Entries supplied:

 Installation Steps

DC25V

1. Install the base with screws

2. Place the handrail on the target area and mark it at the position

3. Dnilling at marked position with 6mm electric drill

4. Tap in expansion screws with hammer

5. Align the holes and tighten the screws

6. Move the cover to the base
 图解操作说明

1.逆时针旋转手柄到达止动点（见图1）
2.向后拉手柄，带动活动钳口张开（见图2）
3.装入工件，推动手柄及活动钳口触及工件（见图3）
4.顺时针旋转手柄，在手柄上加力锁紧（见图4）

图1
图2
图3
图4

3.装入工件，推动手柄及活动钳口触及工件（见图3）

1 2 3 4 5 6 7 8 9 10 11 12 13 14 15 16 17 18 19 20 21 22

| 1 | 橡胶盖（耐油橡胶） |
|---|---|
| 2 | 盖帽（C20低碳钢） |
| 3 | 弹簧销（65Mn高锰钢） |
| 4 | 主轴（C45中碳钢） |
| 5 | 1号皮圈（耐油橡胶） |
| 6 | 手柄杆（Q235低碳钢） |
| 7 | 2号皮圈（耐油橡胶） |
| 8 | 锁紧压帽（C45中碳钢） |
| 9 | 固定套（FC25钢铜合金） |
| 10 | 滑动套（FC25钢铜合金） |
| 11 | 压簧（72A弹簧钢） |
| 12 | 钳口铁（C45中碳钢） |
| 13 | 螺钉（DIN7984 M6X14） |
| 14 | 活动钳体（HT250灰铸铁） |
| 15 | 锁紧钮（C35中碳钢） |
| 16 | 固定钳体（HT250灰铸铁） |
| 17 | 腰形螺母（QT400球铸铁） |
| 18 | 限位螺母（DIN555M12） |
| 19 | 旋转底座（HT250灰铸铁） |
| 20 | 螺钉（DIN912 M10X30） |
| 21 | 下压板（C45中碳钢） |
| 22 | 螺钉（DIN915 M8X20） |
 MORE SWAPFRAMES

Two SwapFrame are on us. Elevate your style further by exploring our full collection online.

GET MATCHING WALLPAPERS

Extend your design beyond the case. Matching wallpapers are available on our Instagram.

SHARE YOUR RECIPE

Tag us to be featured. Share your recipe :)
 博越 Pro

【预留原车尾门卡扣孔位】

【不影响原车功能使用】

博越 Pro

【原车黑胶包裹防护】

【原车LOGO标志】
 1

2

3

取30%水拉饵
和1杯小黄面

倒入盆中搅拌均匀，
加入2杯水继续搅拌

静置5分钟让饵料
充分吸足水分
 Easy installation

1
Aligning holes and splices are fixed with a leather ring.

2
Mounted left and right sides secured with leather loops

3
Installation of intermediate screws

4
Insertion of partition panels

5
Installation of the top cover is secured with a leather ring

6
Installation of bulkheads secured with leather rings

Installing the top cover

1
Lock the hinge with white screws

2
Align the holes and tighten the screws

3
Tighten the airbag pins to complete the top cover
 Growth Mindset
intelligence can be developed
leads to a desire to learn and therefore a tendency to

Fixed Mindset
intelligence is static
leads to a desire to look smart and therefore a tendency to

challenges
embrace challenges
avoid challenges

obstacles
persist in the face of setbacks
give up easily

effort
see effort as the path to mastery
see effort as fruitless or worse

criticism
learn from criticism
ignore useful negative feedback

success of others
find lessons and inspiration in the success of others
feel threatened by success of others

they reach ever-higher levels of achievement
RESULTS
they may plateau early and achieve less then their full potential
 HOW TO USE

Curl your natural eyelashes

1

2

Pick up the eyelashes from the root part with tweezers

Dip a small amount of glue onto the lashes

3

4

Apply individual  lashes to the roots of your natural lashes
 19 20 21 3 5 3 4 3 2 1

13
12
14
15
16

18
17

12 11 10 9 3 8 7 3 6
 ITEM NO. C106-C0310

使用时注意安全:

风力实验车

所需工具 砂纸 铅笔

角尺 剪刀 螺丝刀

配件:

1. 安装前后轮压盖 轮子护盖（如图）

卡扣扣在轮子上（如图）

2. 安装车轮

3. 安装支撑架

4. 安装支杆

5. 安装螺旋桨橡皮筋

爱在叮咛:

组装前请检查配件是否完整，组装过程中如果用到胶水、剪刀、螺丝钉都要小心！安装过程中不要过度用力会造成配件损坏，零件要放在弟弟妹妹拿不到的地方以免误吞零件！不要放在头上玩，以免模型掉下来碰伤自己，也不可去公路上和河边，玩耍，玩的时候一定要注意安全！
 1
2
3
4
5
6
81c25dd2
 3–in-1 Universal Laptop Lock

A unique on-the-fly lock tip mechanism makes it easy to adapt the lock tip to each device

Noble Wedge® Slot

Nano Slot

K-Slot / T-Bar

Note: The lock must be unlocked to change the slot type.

Task to complete: Throughout the data above, report every line that contains the string "cover".

Response area:
6. Move the cover to the base
Installation of the top cover is secured with a leather ring
Installing the top cover
Tighten the airbag pins to complete the top cover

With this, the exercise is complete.